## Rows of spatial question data
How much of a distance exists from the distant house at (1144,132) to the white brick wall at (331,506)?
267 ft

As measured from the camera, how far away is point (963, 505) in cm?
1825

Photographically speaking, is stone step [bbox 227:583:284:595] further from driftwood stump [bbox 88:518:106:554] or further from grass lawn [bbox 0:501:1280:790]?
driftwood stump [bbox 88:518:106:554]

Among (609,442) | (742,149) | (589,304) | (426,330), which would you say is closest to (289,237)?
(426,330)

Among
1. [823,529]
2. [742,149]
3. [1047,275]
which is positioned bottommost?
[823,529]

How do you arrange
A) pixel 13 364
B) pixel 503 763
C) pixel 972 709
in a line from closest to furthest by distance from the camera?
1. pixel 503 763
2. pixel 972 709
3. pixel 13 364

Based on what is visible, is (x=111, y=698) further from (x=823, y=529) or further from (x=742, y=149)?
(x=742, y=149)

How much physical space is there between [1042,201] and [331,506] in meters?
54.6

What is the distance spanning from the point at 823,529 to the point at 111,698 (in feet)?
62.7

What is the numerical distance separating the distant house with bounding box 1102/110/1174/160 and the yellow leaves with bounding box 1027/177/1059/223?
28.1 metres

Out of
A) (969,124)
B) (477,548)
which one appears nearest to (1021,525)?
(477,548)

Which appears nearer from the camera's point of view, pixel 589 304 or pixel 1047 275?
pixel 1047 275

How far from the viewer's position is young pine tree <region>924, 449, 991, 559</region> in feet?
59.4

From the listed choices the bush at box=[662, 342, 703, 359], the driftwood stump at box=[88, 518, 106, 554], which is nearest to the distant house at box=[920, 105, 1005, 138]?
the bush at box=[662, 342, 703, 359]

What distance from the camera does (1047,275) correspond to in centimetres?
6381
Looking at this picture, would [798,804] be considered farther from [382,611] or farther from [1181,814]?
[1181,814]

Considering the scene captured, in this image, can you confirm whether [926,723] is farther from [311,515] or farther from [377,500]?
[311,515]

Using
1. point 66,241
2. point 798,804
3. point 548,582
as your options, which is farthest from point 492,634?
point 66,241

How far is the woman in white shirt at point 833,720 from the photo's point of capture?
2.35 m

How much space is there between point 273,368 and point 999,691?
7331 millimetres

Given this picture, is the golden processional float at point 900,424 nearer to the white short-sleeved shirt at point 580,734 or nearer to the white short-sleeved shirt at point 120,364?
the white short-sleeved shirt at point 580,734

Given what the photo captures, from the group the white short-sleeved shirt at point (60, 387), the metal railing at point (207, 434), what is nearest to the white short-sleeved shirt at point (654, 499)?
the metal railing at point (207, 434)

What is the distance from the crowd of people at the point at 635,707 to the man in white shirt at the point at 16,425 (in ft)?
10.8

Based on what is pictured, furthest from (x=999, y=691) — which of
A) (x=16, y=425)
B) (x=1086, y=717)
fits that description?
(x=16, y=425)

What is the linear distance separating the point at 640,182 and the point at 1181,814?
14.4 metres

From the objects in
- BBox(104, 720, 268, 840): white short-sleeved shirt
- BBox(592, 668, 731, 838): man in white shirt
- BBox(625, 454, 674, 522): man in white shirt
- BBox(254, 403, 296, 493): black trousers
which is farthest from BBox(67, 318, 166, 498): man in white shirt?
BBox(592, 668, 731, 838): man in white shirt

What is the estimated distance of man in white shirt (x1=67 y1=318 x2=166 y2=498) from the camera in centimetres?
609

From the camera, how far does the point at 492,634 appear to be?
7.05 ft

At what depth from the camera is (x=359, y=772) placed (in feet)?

## OBJECTIVE
Convert every line of the rows above into a numbered list with one line per item, leaving out the blank lines.

## RESULT OF THE EXERCISE
1. How much of a distance exists from the distant house at (1144,132) to the white brick wall at (331,506)?
2. 267 ft
3. As measured from the camera, how far away is point (963, 505) in cm?
4. 1825
5. Photographically speaking, is stone step [bbox 227:583:284:595] further from driftwood stump [bbox 88:518:106:554] or further from grass lawn [bbox 0:501:1280:790]?
6. driftwood stump [bbox 88:518:106:554]
7. Among (609,442) | (742,149) | (589,304) | (426,330), which would you say is closest to (289,237)?
8. (426,330)
9. Among
10. 1. [823,529]
11. 2. [742,149]
12. 3. [1047,275]
13. which is positioned bottommost?
14. [823,529]
15. How do you arrange
16. A) pixel 13 364
17. B) pixel 503 763
18. C) pixel 972 709
19. in a line from closest to furthest by distance from the camera?
20. 1. pixel 503 763
21. 2. pixel 972 709
22. 3. pixel 13 364
23. Based on what is visible, is (x=111, y=698) further from (x=823, y=529) or further from (x=742, y=149)?
24. (x=742, y=149)
25. How much physical space is there between [1042,201] and [331,506] in meters?
26. 54.6
27. What is the distance spanning from the point at 823,529 to the point at 111,698 (in feet)?
28. 62.7
29. What is the numerical distance separating the distant house with bounding box 1102/110/1174/160 and the yellow leaves with bounding box 1027/177/1059/223?
30. 28.1 metres
31. Out of
32. A) (969,124)
33. B) (477,548)
34. which one appears nearest to (1021,525)?
35. (477,548)
36. Which appears nearer from the camera's point of view, pixel 589 304 or pixel 1047 275?
37. pixel 1047 275
38. How far from the viewer's position is young pine tree <region>924, 449, 991, 559</region> in feet?
39. 59.4
40. From the listed choices the bush at box=[662, 342, 703, 359], the driftwood stump at box=[88, 518, 106, 554], which is nearest to the distant house at box=[920, 105, 1005, 138]?
41. the bush at box=[662, 342, 703, 359]
42. What distance from the camera does (1047,275) correspond to in centimetres?
43. 6381
44. Looking at this picture, would [798,804] be considered farther from [382,611] or farther from [1181,814]?
45. [1181,814]
46. Considering the scene captured, in this image, can you confirm whether [926,723] is farther from [311,515] or farther from [377,500]?
47. [311,515]
48. Using
49. 1. point 66,241
50. 2. point 798,804
51. 3. point 548,582
52. as your options, which is farthest from point 492,634?
53. point 66,241
54. How far is the woman in white shirt at point 833,720 from the photo's point of capture?
55. 2.35 m
56. How much space is there between point 273,368 and point 999,691?
57. 7331 millimetres
58. Given this picture, is the golden processional float at point 900,424 nearer to the white short-sleeved shirt at point 580,734 or nearer to the white short-sleeved shirt at point 120,364?
59. the white short-sleeved shirt at point 580,734
60. Given what the photo captures, from the group the white short-sleeved shirt at point (60, 387), the metal railing at point (207, 434), what is nearest to the white short-sleeved shirt at point (654, 499)?
61. the metal railing at point (207, 434)
62. What is the distance from the crowd of people at the point at 635,707 to the man in white shirt at the point at 16,425 (in ft)?
63. 10.8
64. Based on what is pictured, furthest from (x=999, y=691) — which of
65. A) (x=16, y=425)
66. B) (x=1086, y=717)
67. fits that description?
68. (x=16, y=425)
69. What is the linear distance separating the point at 640,182 and the point at 1181,814?
70. 14.4 metres
71. From the objects in
72. - BBox(104, 720, 268, 840): white short-sleeved shirt
73. - BBox(592, 668, 731, 838): man in white shirt
74. - BBox(625, 454, 674, 522): man in white shirt
75. - BBox(254, 403, 296, 493): black trousers
76. which is farthest from BBox(67, 318, 166, 498): man in white shirt?
77. BBox(592, 668, 731, 838): man in white shirt
78. What is the estimated distance of man in white shirt (x1=67 y1=318 x2=166 y2=498) from the camera in centimetres?
79. 609
80. From the camera, how far does the point at 492,634 appear to be?
81. 7.05 ft
82. At what depth from the camera is (x=359, y=772) placed (in feet)?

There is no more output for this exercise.